Saturday 7 January 2017

WHEN CAN NON-CATHOLICS RECEIVE COMMUNION?


WHEN CAN NON-CATHOLICS RECEIVE HOLY COMMUNION?



Why does the Catholic Church in New Zealand largely ignore the requirements in Scripture and Canon Law for the reception of Holy Communion by non-Catholics?

I attend Mass regularly at a retirement home where Communion is offered to everyone in the room, Catholics and non-Catholics alike. “Would you like to receive Communion today?” asks Father, as the intended recipient lolls in their chair, sometimes fast asleep. It’s as if a plate of mallowpuffs were on offer.

And at the abbey where I’m often privileged to attend Mass it’s ‘come one, come all’. It seems like everyone - including people who obviously don’t know the responses to the parts of the Mass - goes up to receive Communion.

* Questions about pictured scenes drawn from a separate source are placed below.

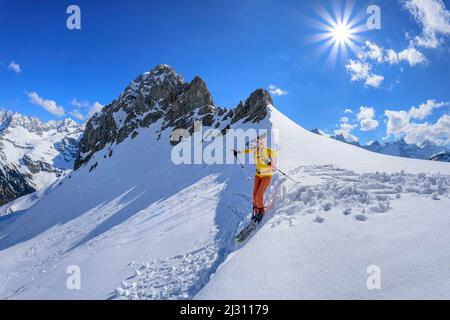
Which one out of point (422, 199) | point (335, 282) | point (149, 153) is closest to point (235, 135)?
point (149, 153)

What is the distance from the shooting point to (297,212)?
32.8 ft

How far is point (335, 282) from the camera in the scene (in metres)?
6.09

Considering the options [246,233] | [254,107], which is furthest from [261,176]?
[254,107]

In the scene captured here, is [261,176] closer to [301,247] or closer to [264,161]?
[264,161]

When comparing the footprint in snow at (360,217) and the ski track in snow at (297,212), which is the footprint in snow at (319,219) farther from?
the footprint in snow at (360,217)

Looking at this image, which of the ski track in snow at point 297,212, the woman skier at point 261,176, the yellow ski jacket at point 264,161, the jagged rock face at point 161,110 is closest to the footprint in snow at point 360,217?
the ski track in snow at point 297,212

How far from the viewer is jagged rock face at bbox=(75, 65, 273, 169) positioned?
47.8 meters

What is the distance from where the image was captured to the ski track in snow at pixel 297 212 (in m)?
8.25

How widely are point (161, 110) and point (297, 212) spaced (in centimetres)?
7357

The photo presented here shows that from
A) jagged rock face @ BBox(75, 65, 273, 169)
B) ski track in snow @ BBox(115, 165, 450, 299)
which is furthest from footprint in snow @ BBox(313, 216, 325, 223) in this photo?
jagged rock face @ BBox(75, 65, 273, 169)

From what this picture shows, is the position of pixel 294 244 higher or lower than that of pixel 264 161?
lower

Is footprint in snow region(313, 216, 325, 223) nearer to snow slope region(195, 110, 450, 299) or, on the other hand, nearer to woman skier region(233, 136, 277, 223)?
snow slope region(195, 110, 450, 299)

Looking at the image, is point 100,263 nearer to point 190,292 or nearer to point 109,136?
point 190,292

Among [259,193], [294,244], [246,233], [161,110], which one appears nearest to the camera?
[294,244]
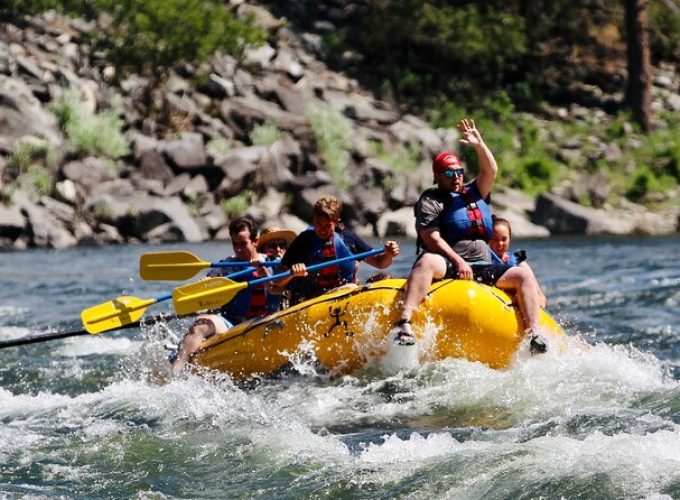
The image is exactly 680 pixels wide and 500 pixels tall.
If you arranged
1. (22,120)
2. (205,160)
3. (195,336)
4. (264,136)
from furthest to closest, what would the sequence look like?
(264,136) → (205,160) → (22,120) → (195,336)

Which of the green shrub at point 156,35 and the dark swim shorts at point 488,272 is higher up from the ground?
the dark swim shorts at point 488,272

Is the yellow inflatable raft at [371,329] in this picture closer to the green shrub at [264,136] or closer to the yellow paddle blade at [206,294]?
the yellow paddle blade at [206,294]

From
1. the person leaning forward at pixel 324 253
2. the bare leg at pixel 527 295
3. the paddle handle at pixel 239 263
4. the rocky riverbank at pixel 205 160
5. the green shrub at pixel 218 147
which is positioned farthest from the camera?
the green shrub at pixel 218 147

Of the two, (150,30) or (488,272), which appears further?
(150,30)

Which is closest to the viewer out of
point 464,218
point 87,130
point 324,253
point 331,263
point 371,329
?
point 371,329

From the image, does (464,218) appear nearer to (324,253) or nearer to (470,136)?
(470,136)

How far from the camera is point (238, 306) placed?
874 centimetres

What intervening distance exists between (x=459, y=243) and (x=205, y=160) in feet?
45.8

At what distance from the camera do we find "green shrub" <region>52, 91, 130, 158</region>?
2114cm

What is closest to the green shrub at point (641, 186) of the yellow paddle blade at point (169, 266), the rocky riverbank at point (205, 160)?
the rocky riverbank at point (205, 160)

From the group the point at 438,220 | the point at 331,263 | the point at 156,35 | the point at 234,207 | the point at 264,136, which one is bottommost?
the point at 234,207

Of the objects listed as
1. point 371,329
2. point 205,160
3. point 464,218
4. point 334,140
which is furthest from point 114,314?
point 334,140

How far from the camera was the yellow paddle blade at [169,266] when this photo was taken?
905cm

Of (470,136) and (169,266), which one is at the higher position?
(470,136)
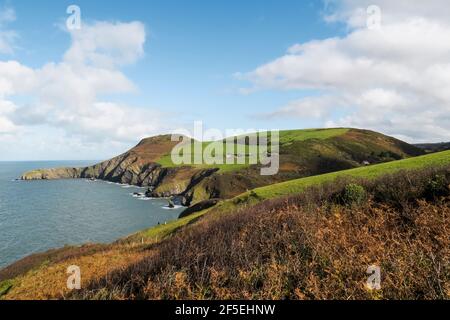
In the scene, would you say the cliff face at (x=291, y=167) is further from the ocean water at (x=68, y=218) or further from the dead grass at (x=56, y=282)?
the dead grass at (x=56, y=282)

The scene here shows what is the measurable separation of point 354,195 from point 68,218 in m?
91.8

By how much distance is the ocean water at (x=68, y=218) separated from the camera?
72812mm

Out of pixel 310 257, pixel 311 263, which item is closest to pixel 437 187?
pixel 310 257

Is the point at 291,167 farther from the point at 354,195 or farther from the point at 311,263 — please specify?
the point at 311,263

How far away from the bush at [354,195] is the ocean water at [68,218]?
57.9 m

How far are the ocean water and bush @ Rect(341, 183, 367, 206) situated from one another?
57.9 metres

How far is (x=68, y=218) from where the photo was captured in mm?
98625

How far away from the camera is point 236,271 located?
45.5 feet

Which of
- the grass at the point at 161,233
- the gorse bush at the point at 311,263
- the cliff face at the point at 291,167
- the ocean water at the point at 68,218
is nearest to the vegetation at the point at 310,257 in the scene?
the gorse bush at the point at 311,263

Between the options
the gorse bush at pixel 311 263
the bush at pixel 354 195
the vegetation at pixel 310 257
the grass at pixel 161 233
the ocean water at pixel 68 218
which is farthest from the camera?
the ocean water at pixel 68 218

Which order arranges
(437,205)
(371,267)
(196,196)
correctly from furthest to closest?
(196,196)
(437,205)
(371,267)
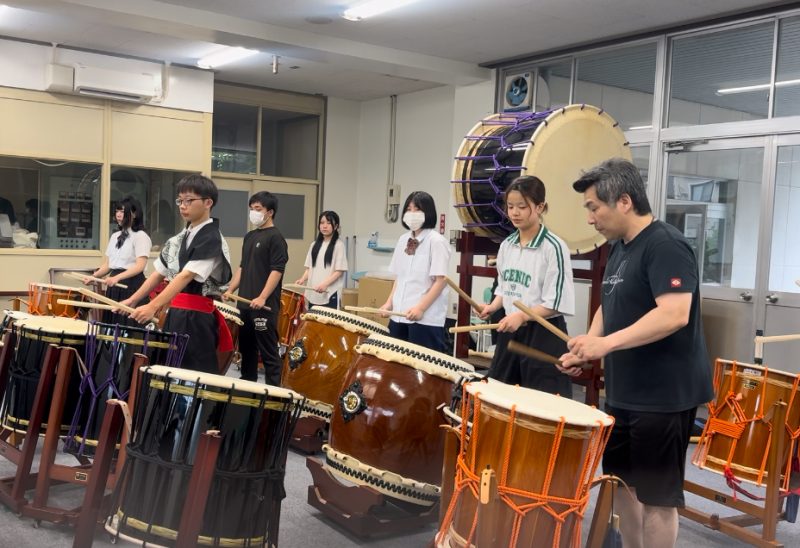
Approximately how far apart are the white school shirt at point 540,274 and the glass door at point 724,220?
114 inches

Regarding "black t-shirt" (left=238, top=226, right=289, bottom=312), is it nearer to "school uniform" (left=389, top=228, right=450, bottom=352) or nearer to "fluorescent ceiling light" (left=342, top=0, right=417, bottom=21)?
"school uniform" (left=389, top=228, right=450, bottom=352)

Lest you are about to quote Pope Francis’ statement in November, to the effect that the question of whether or not a non-Catholic can receive Communion in the Catholic Church is one that “must be responded to on one’s own”, we should remember that the Pope wasn’t speaking ‘ex cathedra’. His statement doesn’t come with a guarantee of infallibility. And his prefect of the Congregation of Divine Worship and the Discipline of the Sacraments, Cardinal Robert Sarah, reminds us that not even the pope can change divine law on Communion:

“The entire Church has always firmly held that one may not receive communion with the knowledge of being in a state of mortal sin, a principle recalled as definitive by (St) Pope John Paul II in his 2003 encyclical ‘Ecclesia de Eucharistia”.

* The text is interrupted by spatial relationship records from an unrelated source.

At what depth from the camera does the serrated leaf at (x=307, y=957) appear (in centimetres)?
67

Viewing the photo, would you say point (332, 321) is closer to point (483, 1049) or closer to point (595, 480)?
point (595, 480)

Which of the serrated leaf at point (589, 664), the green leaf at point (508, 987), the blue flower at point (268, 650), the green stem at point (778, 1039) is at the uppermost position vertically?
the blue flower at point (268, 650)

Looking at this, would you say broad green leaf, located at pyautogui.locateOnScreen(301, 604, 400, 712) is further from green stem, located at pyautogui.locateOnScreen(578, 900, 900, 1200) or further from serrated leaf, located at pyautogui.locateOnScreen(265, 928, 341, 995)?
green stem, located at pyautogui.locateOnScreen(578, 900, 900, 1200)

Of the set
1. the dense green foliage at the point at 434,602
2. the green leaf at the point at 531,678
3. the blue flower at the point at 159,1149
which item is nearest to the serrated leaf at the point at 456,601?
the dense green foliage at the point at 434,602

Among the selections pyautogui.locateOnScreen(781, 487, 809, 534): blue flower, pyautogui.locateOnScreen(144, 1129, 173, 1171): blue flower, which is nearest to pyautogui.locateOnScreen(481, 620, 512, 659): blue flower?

So the question arises, how can a priest know that non-Catholics presenting for Communion even know of this divine law? Let alone be in a state of grace? Cardinal Sarah says of interfaith communion that “it would promote profanation. … My conscience must be enlightened by the rule of the Church, which says that in order to communicate, I need to be in the state of grace, without sin, if married be properly married, and have the faith of the Catholic Church.”

“Rare and exceptional” is the case presented by an Anglican who believes in the Real Presence, but that “is something extraordinary and not ordinary”.

Well, if you’re an Anglican who believes in the Real Presence, wouldn’t you want to be received into the Catholic Church and so be entitled to receive the sacrament, and its inestimable graces, every day? And are such people asked by the priest giving the Sacrament if they wish to be received into the Church?


27 Therefore anyone who eats the bread or drinks the cup of the Lord unworthily is answerable for the body and blood of the Lord.
28 Everyone is to examine himself and only then eat of the bread or drink from the cup;
29 because a person who eats and drinks without recognising the body is eating and drinking his own condemnation.
30 That is why many of you are weak and ill and a good number have died
(1 Corinthians).



And Canon Law is very clear. Canon 874 states that ‘Catholic ministers may lawfully administer the Sacrament only to Catholic members of Christ’s faithful’. Exceptions are allowed if there is danger of death, or ‘when other Christians not having full communion with the Catholic church … cannot approach a minister of their own community and who seek such on their own accord, provided that they manifest Catholic faith in respect to these sacraments and who are properly disposed’.

So there are two conditions for non-Catholic reception of Holy Communion: grave necessity and manifestation of Catholic faith in the Sacrament.

Surely the Catholic Church, in giving Communion to non-Catholics who are presumed to manifest Cathlic faith in the Sacrament, is missing out on a whole lot of putative converts, some of whom might eventually prove to have a vocation to the priesthood.